# Automatic covariate model building

Starting from the 2019 version, automatic covariate model building algorithms are implemented in Monolix. The feature is available by clicking on the icon next to the Run button in the Statistical model & Tasks tab:

Or by clicking on the Home tab and then the Perspective subtab:

Three different methods for automatic covariate model building can be chosen in the “Initialization” tab of the Model building panel:

## SCM

This is the classic stepwise covariate modeling method. A set of iterations of forward selection is followed by a set of iterations of backward selection.

In the forward selection, at each step, each of the remaining (i.e not yet included) parameter-covariate relationships are added to the model in an univariate model (one model per relationship), and run. Among all models, the model that improves some criteria (LRT, or BICc) most is selected and taken forward to the next step. During backward elimination, parameter-covariate relationships are removed in an univariate manner.

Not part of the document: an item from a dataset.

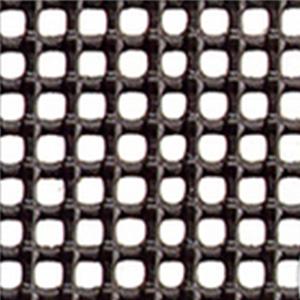 【半額】 【切り売り N-598】「樹脂網」「プラスチックネット」トリカルネット N-598 620mm 620mm*48m*48m, ヘルシー救急BOX:057a0dec --- canoncity.azurewebsites.net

This method is effective but expensive in terms of number of runs, because it requires to estimate the population parameters with SAEM and simulate individual parameters from Conditional distributions for each evaluated model.

## COSSAC

COSSAC (COnditional Sampling use for Stepwise Approach based on Correlation tests) is a fast, innovative covariate search strategy that Lixoft validated and published here:

COSSAC makes use of the information contained in the base model run to choose which covariate to try first (instead of trying all covariates “blindly” as in SCM). Indeed, the correlation between the individual parameters (or random effects) and the covariates hints at possibly relevant parameter-covariate relationships. If the EBEs (empirical Bayes estimates) are used, shrinkage may bias the result. COSSAC instead uses samples from the a posteriori conditional distribution (available as “conditional distribution” task in Monolix) to calculate the correlation between the random effects and covariates. A p-value can be derived using the Pearson’s correlation test for continuous covariate and ANOVA for categorical covariate. The p-values are used to sort all the random effect-covariate relationships, whether they are included in the model or not.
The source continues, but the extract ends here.